# DATASET:

--- START ---

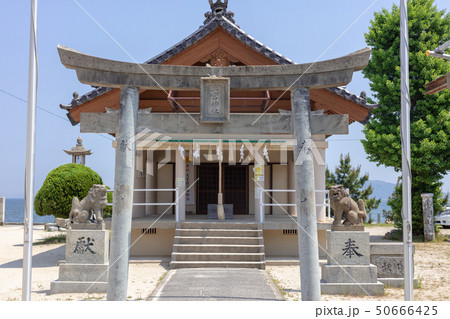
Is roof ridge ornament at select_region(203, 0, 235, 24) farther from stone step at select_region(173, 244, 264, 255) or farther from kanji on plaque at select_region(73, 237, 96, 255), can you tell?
kanji on plaque at select_region(73, 237, 96, 255)

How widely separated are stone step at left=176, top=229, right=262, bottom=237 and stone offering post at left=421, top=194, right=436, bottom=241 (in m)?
9.49

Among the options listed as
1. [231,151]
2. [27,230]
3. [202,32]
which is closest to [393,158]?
[231,151]

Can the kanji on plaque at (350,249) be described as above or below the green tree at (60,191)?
below

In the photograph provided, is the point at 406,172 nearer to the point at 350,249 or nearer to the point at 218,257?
the point at 350,249

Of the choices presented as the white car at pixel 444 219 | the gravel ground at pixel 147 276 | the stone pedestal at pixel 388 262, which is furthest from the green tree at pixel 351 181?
the stone pedestal at pixel 388 262

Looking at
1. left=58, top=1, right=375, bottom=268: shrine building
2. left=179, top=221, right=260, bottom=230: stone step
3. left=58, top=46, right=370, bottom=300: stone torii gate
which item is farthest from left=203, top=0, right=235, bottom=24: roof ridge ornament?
left=58, top=46, right=370, bottom=300: stone torii gate

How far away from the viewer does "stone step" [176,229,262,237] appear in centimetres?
1166

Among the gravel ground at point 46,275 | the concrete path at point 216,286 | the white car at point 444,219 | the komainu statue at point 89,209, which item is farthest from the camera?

--- END ---

# WRITTEN PROBLEM:
Print the records above exactly as they stand, but leave out the pictures.

# ANSWER:
Is roof ridge ornament at select_region(203, 0, 235, 24) farther from stone step at select_region(173, 244, 264, 255) or farther from kanji on plaque at select_region(73, 237, 96, 255), can you tell?
kanji on plaque at select_region(73, 237, 96, 255)

How widely separated are stone step at left=176, top=229, right=262, bottom=237 and stone offering post at left=421, top=194, right=436, bottom=241 (in m)?
9.49

Among the options listed as
1. [231,151]
2. [27,230]
3. [202,32]
which is closest to [393,158]?
[231,151]

Can the kanji on plaque at (350,249) be described as above or below the green tree at (60,191)?
below

In the photograph provided, is the point at 406,172 nearer to the point at 350,249 or nearer to the point at 218,257?
the point at 350,249

Of the choices presented as the white car at pixel 444 219 | the gravel ground at pixel 147 276 | the stone pedestal at pixel 388 262, which is furthest from the green tree at pixel 351 181?
the stone pedestal at pixel 388 262

Looking at
1. left=58, top=1, right=375, bottom=268: shrine building
2. left=179, top=221, right=260, bottom=230: stone step
3. left=58, top=46, right=370, bottom=300: stone torii gate
which item is farthest from left=203, top=0, right=235, bottom=24: roof ridge ornament?
left=58, top=46, right=370, bottom=300: stone torii gate

How far away from the viewer does "stone step" [176,229,262,237] appear in centimetres?
1166

Among the gravel ground at point 46,275 | the concrete path at point 216,286 | the white car at point 444,219 | the komainu statue at point 89,209, which item is farthest from the camera?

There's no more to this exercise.